Other family members. Each sib of the proband's parents is at a 50% risk of being a carrier of a NTHL1 pathogenic variant.

Carrier Detection

Carrier testing for at-risk relatives requires prior identification of the NTHL1 pathogenic variants in the family.

Related Genetic Counseling Issues

See Management, Evaluation of Relatives at Risk for information on evaluating at-risk sibs for the purpose of appropriate surveillance, early diagnosis, and treatment of NTHL1-associated tumors.

Predictive testing for at-risk asymptomatic sibs requires prior identification of the germline NTHL1 pathogenic variants in the family.

Genetic cancer risk assessment and counseling. For a comprehensive description of the medical, psychosocial, and ethical ramifications of identifying at-risk individuals through cancer risk assessment with or without molecular genetic testing, see Cancer Genetics Risk Assessment and Counseling – Health Professional Version (part of PDQ^®, National Cancer Institute).

Family planning

• The optimal time for determination of genetic risk and discussion of the availability of prenatal/preimplantation genetic testing is before pregnancy.
• It is appropriate to offer genetic counseling (including discussion of potential risks to offspring and reproductive options) to young adults who are affected, are carriers, or are at risk of being carriers.
• Carrier testing should be considered for the reproductive partners of individuals known to have NTHL1 pathogenic variant(s), particularly if consanguinity is likely and/or if both partners are of the same ancestry.

Prenatal Testing and Preimplantation Genetic Testing

Once the NTHL1 pathogenic variants have been identified in an affected family member, prenatal and preimplantation genetic testing are possible.

Differences in perspective may exist among medical professionals and within families regarding the use of prenatal and preimplantation genetic testing.
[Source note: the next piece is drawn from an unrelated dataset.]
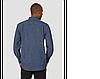 Рубашка джинсовая Wrangler - Heritage Wash, фото 2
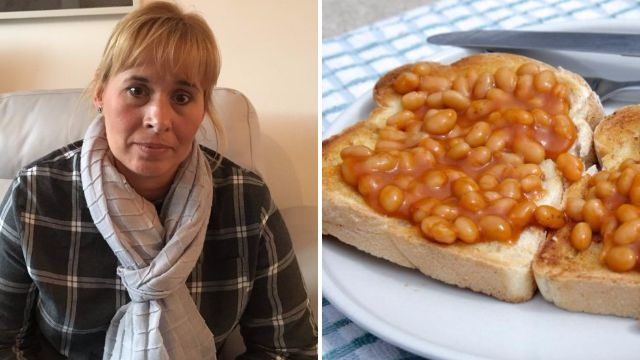 Family had baked beans on toast after pub let them down on Christmas Day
While most health care professionals would consider use of prenatal and preimplantation genetic testing to be a personal decision, discussion of these issues may be helpful.

Molecular Pathogenesis

The protein encoded by NTHL1, endonuclease III-like protein 1 (NTHL1), is a DNA glycosylase of the base excision repair pathway that removes endogenously damaged nucleotides in DNA [Robertson et al 2009]. Various DNA glycosylases target different types of damage caused by oxidation, deamination, or alkylation. NTHL1 specifically targets oxidized pyrimidine residues in DNA and has apurinic/apyrimidinic lyase activity [Wallace et al 2012]. Subsequently, the repair process completes with the incorporation of the correct nucleotide or elongation of multiple nucleotides by a DNA polymerase and sealing of the remaining nick by a DNA ligase [Svilar et al 2011, Wallace et al 2012, Krokan et al 2014].
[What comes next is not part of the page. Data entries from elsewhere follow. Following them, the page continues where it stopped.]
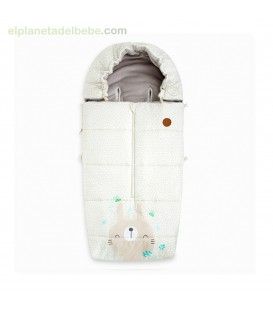 SACO INVIERNO HEADY NATURAL BABY BEIGE TUC TUC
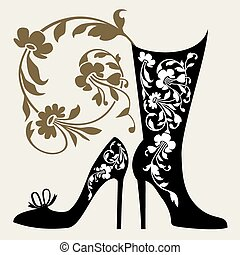 Black silhouettes of womens shoes with ornaments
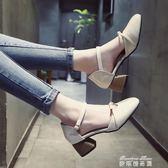 包頭涼鞋女2018新款春夏一字扣高跟鞋粗跟方頭奶奶鞋淺口女士鞋子  麥琪精品屋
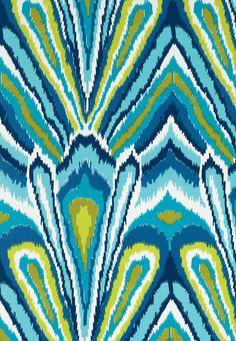 Peacock Print Pool Fabric SKU - 174280 Indoor/Outdoor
To date, all identified NTHL1 pathogenic variants are stop-gain, frameshift, or splice site variants, likely resulting in loss of function of both alleles. Therefore, in affected individuals every cell is NTHL1 deficient, resulting in slow but progressive accumulation of somatic pathogenic variants, thereby increasing the risk of cancer in tissues that are most vulnerable to this type of damage.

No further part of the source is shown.